▶ _THE TASK_: Reproduce verbatim everything from the line containing "How large a" down to the last line of the records, with both ends included.

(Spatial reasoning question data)
- - - -

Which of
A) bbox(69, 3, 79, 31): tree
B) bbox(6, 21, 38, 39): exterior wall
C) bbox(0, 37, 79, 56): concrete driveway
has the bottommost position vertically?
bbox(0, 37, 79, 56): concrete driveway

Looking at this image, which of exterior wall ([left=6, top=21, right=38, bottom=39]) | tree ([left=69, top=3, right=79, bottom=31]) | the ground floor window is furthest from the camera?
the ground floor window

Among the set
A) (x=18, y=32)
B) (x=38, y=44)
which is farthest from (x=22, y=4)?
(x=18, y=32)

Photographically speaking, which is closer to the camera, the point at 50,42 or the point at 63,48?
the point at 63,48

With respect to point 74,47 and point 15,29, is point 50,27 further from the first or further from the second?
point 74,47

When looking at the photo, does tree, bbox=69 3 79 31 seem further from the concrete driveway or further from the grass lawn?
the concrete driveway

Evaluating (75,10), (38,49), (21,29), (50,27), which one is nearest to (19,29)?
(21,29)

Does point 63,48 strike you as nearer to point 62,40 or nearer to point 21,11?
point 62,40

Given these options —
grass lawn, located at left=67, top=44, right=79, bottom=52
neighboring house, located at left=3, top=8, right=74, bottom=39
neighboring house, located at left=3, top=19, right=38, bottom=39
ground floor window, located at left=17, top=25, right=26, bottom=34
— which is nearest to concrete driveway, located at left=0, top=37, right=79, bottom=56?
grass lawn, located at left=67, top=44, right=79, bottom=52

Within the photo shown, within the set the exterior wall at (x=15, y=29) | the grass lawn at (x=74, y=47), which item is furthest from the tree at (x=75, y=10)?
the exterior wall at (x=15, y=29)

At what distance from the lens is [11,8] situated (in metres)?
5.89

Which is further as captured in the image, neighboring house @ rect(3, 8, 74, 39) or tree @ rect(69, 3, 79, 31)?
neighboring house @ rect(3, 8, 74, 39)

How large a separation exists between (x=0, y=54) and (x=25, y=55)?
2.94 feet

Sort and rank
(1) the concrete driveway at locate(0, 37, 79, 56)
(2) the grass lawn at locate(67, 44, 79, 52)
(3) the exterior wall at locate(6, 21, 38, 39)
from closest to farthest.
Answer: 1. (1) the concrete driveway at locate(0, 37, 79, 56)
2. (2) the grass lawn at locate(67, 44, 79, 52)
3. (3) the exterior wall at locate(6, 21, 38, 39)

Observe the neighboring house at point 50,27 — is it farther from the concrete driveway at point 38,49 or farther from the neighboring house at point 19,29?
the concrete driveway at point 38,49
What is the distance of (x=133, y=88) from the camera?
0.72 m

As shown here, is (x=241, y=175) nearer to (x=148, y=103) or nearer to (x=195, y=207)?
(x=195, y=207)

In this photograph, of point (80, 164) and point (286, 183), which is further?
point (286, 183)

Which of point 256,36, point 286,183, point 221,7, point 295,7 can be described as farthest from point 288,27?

- - - -

▶ _COMPLETED TASK_:
How large a separation exists between (x=0, y=54) and (x=25, y=55)?
2.94 feet

Sort and rank
(1) the concrete driveway at locate(0, 37, 79, 56)
(2) the grass lawn at locate(67, 44, 79, 52)
(3) the exterior wall at locate(6, 21, 38, 39)
from closest to farthest.
Answer: 1. (1) the concrete driveway at locate(0, 37, 79, 56)
2. (2) the grass lawn at locate(67, 44, 79, 52)
3. (3) the exterior wall at locate(6, 21, 38, 39)

Observe the neighboring house at point 50,27 — is it farther from the concrete driveway at point 38,49 or farther from the neighboring house at point 19,29?
the concrete driveway at point 38,49
What is the distance of (x=133, y=88) from the camera?
0.72 m

As shown here, is (x=241, y=175) nearer to (x=148, y=103) or nearer to (x=195, y=207)?
(x=195, y=207)

In this photograph, of point (80, 164) and point (286, 183), which is further?
point (286, 183)

Which of point 256,36, point 286,183, point 221,7, point 295,7 can be described as farthest from point 288,27?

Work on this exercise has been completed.